__GOALS__:
1 > Output the rows as a JSON list of strings, one string per line and with blank lines omitted, starting at the line that contains "This scene captures" and ending at the last line of the rows, both included.
2 > Write the next part of the derivation of the MAP estimator, starting after its final sentence.

Since \( p(\vec{y}) \) is constant with respect to \( s \), maximizing \( p(s | \vec{y}) \) is equivalent to maximizing the product of the likelihood \( p(\vec{y} | s) \) and the prior \( p(s) \):

\[ \hat{s}_{\text{MAP}} = \arg\max_{s} \, p(\vec{y} | s) p(s) \]

Combining the likelihood and the prior, the MAP estimator maximizes:

\[ p(\vec{y} | s) p(s) \]

Substituting the expressions:

\[\begin{split} \hat{s}_{\text{MAP}} = \arg\max_{s} \left[ \left( \frac{1}{\sqrt{2\pi \sigma^2}} \right)^L \exp\left( -\frac{1}{2\sigma^2} \sum_{i=1}^{L} (y_i - s)^2 \right) \times \begin{cases} \frac{1}{a}, & 0 < s < a \\ 0, & \text{otherwise} \end{cases} \right] \end{split}\]

Since \( \left( \frac{1}{\sqrt{2\pi \sigma^2}} \right)^L \) and \( \frac{1}{a} \) are constants (when \( 0 < s < a \)), maximizing the above expression reduces to minimizing the exponent term within the allowed range of \( s \):

\[ \hat{s}_{\text{MAP}} = \arg\min_{s \in (0, a)} \sum_{i=1}^{L} (y_i - s)^2 \]

Solving the differential equation

The expression to minimize is a quadratic function in \( s \):

\[ \sum_{i=1}^{L} (y_i - s)^2 = \sum_{i=1}^{L} y_i^2 - 2s \sum_{i=1}^{L} y_i + L s^2 \]

Taking the derivative with respect to \( s \) and setting it to zero to find the minimum:

\[ \frac{d}{ds} \left( \sum_{i=1}^{L} (y_i - s)^2 \right) = -2 \sum_{i=1}^{L} y_i + 2L s = 0 \]

Solving for \( s \):

\[ s = \frac{1}{L} \sum_{i=1}^{L} y_i = \bar{y} \]

where \( \bar{y} \) is the sample mean of the observations.

__GIVEN DATA__:
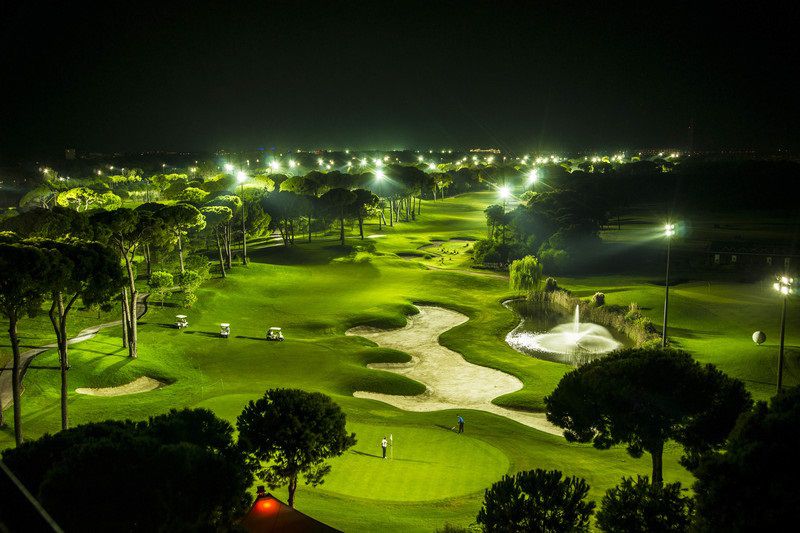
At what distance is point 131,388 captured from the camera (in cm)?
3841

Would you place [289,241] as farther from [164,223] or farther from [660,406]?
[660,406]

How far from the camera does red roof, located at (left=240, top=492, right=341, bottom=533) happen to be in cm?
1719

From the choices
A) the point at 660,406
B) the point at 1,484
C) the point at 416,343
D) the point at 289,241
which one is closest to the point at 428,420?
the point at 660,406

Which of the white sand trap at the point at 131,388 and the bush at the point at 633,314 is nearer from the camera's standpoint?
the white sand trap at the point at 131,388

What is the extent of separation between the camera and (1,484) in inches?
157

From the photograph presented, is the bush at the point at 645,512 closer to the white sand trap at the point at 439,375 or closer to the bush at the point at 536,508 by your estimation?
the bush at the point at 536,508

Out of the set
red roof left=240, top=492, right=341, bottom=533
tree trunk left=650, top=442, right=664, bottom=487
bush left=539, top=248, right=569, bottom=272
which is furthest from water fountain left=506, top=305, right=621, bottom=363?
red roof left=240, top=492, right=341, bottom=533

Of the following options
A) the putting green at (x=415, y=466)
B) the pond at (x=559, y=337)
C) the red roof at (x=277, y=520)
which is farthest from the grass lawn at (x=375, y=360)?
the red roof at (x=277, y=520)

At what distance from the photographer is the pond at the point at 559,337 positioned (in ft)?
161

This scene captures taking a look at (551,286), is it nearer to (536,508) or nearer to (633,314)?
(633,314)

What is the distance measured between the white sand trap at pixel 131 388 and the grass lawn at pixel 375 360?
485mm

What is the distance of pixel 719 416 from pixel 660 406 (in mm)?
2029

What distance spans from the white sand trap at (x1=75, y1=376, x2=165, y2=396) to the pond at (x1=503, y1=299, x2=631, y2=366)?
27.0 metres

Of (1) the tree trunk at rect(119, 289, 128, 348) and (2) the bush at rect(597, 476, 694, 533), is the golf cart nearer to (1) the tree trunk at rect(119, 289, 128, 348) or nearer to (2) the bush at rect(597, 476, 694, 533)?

__WRITTEN RESPONSES__:
1 >
[
  "This scene captures taking a look at (551,286), is it nearer to (536,508) or nearer to (633,314)?",
  "(633,314)",
  "What is the distance measured between the white sand trap at pixel 131 388 and the grass lawn at pixel 375 360?",
  "485mm",
  "What is the distance of pixel 719 416 from pixel 660 406 (in mm)?",
  "2029",
  "What distance spans from the white sand trap at (x1=75, y1=376, x2=165, y2=396) to the pond at (x1=503, y1=299, x2=631, y2=366)?",
  "27.0 metres",
  "Of (1) the tree trunk at rect(119, 289, 128, 348) and (2) the bush at rect(597, 476, 694, 533), is the golf cart nearer to (1) the tree trunk at rect(119, 289, 128, 348) or nearer to (2) the bush at rect(597, 476, 694, 533)?"
]

2 >
The MAP estimator must respect the prior constraints \( 0 < s < a \). Therefore, the estimator is:

\[\begin{split} \hat{s}_{\text{MAP}} = \begin{cases} 0, & \text{if } \bar{y} \leq 0 \\ \bar{y}, & \text{if } 0 < \bar{y} < a \\ a, & \text{if } \bar{y} \geq a \end{cases} \end{split}\]

This can be compactly written using the clipping (or saturation) function:

\[ \hat{s}_{\text{MAP}} = \min\left( a, \max\left( 0, \bar{y} \right) \right) \]

Putting it all together, the MAP estimator for \( s \) is:

\[ \boxed{ \hat{s}_{\text{MAP}} = \min\left( a, \max\left( 0, \frac{1}{L} \sum_{i=1}^{L} y_i \right) \right) } \]

Method 3: Minimum Mean Squared Error (MMSE) Estimate

Problem Formulation

The MMSE Estimator seeks to minimize the mean squared error between the estimated signal \( \hat{s} \) and the true signal \( s \). Mathematically, it is defined as:

\[ \hat{s}_{\text{MMSE}} = \mathbb{E}[s | \vec{y}] \]

Using Bayesian estimation, this expectation can be expressed as:

\[ \hat{s}_{\text{MMSE}} = \frac{\int_{-\infty}^{\infty} s \cdot p(\vec{y}|s) \cdot p(s) \, ds}{\int_{-\infty}^{\infty} p(\vec{y}|s) \cdot p(s) \, ds} \]

Substituting the expressions for \( p(\vec{y}|s) \) and \( p(s) \) into the MMSE formula:

\[ \hat{s}_{\text{MMSE}} = \frac{ \int_{-\infty}^{\infty} s \cdot p(\vec{y}|s) \cdot p(s) \, ds }{ \int_{-\infty}^{\infty} p(\vec{y}|s) \cdot p(s) \, ds } \]

Given the support of \( p(s) \) is \( (0, a) \), the integrals simplify to:

\[ \hat{s}_{\text{MMSE}} = \frac{ \int_{0}^{a} s \cdot p(\vec{y}|s) \cdot \frac{1}{a} \, ds }{ \int_{0}^{a} p(\vec{y}|s) \cdot \frac{1}{a} \, ds } \]

Since \( \frac{1}{a} \) is a constant, it cancels out in the numerator and denominator:

\[ \hat{s}_{\text{MMSE}} = \frac{ \int_{0}^{a} s \cdot p(\vec{y}|s) \, ds }{ \int_{0}^{a} p(\vec{y}|s) \, ds } \]

Notice that:

\[ \sum_{i=1}^{L} (y_i - s)^2 = \sum_{i=1}^{L} (y_i - \bar{y} + \bar{y} - s)^2 = \sum_{i=1}^{L} (y_i - \bar{y})^2 + L (\bar{y} - s)^2 \]

where \( \bar{y} = \frac{1}{L} \sum_{i=1}^{L} y_i \) is the sample mean.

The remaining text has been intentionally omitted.